_Problem to solve_: In the listing below, find the line containing "Phận Gái Thuyền Quyên" and the line containing "Used 2020 Subaru Legacy Base image 13". Repeat exactly those two lines and every line between them.

_Supplied records_:
● ● ●
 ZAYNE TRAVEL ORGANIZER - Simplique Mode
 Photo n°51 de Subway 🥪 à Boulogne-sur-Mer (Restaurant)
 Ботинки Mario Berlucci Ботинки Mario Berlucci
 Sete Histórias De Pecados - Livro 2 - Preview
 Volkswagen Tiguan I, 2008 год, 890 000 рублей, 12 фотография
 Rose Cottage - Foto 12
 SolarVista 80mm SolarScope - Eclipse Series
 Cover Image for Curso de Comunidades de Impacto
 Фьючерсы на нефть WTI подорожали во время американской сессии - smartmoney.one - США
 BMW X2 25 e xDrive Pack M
● ● ●
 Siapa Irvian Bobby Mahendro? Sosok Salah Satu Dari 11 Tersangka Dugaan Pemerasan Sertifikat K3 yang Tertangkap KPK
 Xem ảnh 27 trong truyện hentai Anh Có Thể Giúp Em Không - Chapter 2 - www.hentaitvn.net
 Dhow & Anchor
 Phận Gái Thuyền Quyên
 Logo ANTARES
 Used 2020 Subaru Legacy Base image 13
● ● ●
_Task response_:
 Phận Gái Thuyền Quyên
 Logo ANTARES
 Used 2020 Subaru Legacy Base image 13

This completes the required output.